Convert the lines from the one containing "In the scene, is" through the last line, inclusive, into a Markdown table with columns Row and Text, numbering each row and skipping blank lines.

───── Information provided

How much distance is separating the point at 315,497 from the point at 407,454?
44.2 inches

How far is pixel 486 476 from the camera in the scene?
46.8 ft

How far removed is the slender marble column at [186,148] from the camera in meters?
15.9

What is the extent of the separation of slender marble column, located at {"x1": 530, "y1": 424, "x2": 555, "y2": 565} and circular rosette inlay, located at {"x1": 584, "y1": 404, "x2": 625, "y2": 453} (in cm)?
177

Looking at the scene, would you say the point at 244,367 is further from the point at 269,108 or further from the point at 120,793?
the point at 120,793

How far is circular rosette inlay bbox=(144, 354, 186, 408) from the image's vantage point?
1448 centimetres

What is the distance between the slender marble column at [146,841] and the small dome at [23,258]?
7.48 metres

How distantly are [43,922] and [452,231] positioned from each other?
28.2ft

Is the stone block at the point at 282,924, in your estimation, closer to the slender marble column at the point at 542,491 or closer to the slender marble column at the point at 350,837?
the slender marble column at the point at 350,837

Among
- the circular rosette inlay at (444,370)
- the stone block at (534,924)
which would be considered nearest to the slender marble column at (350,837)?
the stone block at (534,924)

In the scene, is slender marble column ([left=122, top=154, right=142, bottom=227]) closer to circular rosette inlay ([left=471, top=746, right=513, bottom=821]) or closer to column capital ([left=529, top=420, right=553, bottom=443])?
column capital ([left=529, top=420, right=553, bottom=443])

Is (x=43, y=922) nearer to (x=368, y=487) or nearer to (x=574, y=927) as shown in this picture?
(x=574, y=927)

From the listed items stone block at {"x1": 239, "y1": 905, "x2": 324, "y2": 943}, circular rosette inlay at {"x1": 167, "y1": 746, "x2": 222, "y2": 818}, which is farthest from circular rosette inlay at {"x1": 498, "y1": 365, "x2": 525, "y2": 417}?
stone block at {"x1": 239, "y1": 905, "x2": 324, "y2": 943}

──────────

#### Output for this exercise
| Row | Text |
|---|---|
| 1 | In the scene, is slender marble column ([left=122, top=154, right=142, bottom=227]) closer to circular rosette inlay ([left=471, top=746, right=513, bottom=821]) or closer to column capital ([left=529, top=420, right=553, bottom=443])? |
| 2 | column capital ([left=529, top=420, right=553, bottom=443]) |
| 3 | Is (x=43, y=922) nearer to (x=368, y=487) or nearer to (x=574, y=927) as shown in this picture? |
| 4 | (x=574, y=927) |
| 5 | From the listed items stone block at {"x1": 239, "y1": 905, "x2": 324, "y2": 943}, circular rosette inlay at {"x1": 167, "y1": 746, "x2": 222, "y2": 818}, which is farthest from circular rosette inlay at {"x1": 498, "y1": 365, "x2": 525, "y2": 417}? |
| 6 | stone block at {"x1": 239, "y1": 905, "x2": 324, "y2": 943} |